EXCERPT PROVIDED
☆ ☆ ☆
To dispense with the obvious, the vocals can be quite obnoxious at times, no more so than in the closer "Alone", but if you give it time, even there you will be impressed with its musicality and its suitability for the undeniably skilled playing. Sure, the faux scat is of "Friend" wears thin after the first 5 innovative seconds, but its first part is brilliant, and "City Monster" is a master epic. "The Clown and the Queen" carries a delightfully nostalgic vibe. Even if you can't get past the vocals at any price, the flute, organ and mad fiddling of the souped up classical instrumental "Moldau" justifies seeking out this CD.
One can hear the influence of this album in the works of endearing bands like JANE, far lesser artists like STREETMARK, who knew not what to do with their inspiration, or the brilliant one-off ZOMBY WOOF, and probably a lengthy list of even more obscure bands who barely published during the golden era. But for the source, start with Marburg, one of the keystones of German symphonic prog and a must have release from this period.
Pell Mell biography
Not to be confused with a 1980s American band of the same name, Pell Mell was a symphonic band from Marburg, Germany (Marburg is also the name of the debut album). The band was formed in 1971 by keyboard player Otto Pusch, bass player Jorg Gotzfried, Rudolf Schon on vocals, recorder, and guitar, drummer Mitch Kniesmeijer, and Thomas Schmitt on violin, guitar, and vocals.
The first album is characterized by a rough edge, especially in the vocals. Subsequent albums would smooth out the edges. However, there are aspects reminiscent of Hawkwind, HP Lovecraft, The Nice, and even ELP. Mellotron and classical themes are abundant. It also should be pleasing to fans Krautrock.
☆ ☆ ☆
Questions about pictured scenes
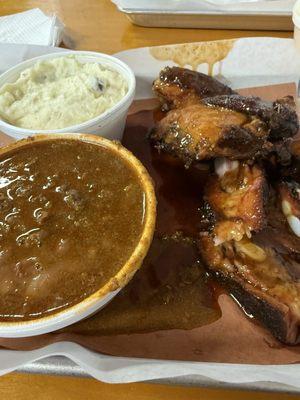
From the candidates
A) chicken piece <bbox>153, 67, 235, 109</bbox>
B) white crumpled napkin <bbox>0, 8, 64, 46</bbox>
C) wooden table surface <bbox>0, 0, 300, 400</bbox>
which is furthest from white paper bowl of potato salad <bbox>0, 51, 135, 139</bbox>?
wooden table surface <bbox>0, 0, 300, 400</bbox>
☆ ☆ ☆
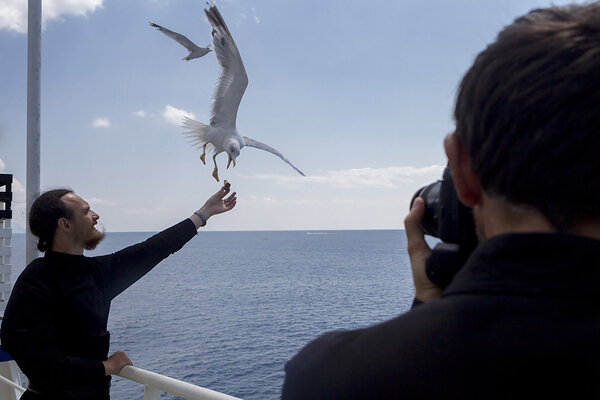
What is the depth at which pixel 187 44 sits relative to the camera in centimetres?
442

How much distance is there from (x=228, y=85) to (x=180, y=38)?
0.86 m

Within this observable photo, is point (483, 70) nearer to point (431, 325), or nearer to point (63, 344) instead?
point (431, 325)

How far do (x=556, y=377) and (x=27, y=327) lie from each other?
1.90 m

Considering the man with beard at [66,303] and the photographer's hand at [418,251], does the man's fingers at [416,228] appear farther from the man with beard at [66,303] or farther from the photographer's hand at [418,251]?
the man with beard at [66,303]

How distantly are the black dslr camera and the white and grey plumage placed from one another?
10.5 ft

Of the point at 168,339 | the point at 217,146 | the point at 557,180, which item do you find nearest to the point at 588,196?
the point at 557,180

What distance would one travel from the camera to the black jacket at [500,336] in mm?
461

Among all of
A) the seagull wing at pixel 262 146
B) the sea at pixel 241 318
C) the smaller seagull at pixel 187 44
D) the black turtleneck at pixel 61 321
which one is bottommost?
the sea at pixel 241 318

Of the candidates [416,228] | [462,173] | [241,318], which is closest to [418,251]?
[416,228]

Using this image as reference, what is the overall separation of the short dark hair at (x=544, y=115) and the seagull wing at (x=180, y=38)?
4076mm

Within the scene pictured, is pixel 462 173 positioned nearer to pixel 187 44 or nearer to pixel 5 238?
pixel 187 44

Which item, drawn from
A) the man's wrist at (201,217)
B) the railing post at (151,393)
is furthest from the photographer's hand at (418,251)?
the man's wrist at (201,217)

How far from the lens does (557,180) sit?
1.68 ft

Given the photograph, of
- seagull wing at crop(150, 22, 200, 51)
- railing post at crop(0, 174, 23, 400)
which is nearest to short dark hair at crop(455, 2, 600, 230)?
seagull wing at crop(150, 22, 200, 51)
☆ ☆ ☆
REQUIREMENT 1
Name the five people who formed Pell Mell in 1971, according to the Pell Mell excerpt.
REQUIREMENT 2
Retype the passage of the Pell Mell excerpt starting at "One can hear" and ending at "guitar, and vocals.".

WORKED SOLUTION 1
Otto Pusch, Jorg Gotzfried, Rudolf Schon, Mitch Kniesmeijer, Thomas Schmitt

WORKED SOLUTION 2
One can hear the influence of this album in the works of endearing bands like JANE, far lesser artists like STREETMARK, who knew not what to do with their inspiration, or the brilliant one-off ZOMBY WOOF, and probably a lengthy list of even more obscure bands who barely published during the golden era. But for the source, start with Marburg, one of the keystones of German symphonic prog and a must have release from this period.
Pell Mell biography
Not to be confused with a 1980s American band of the same name, Pell Mell was a symphonic band from Marburg, Germany (Marburg is also the name of the debut album). The band was formed in 1971 by keyboard player Otto Pusch, bass player Jorg Gotzfried, Rudolf Schon on vocals, recorder, and guitar, drummer Mitch Kniesmeijer, and Thomas Schmitt on violin, guitar, and vocals.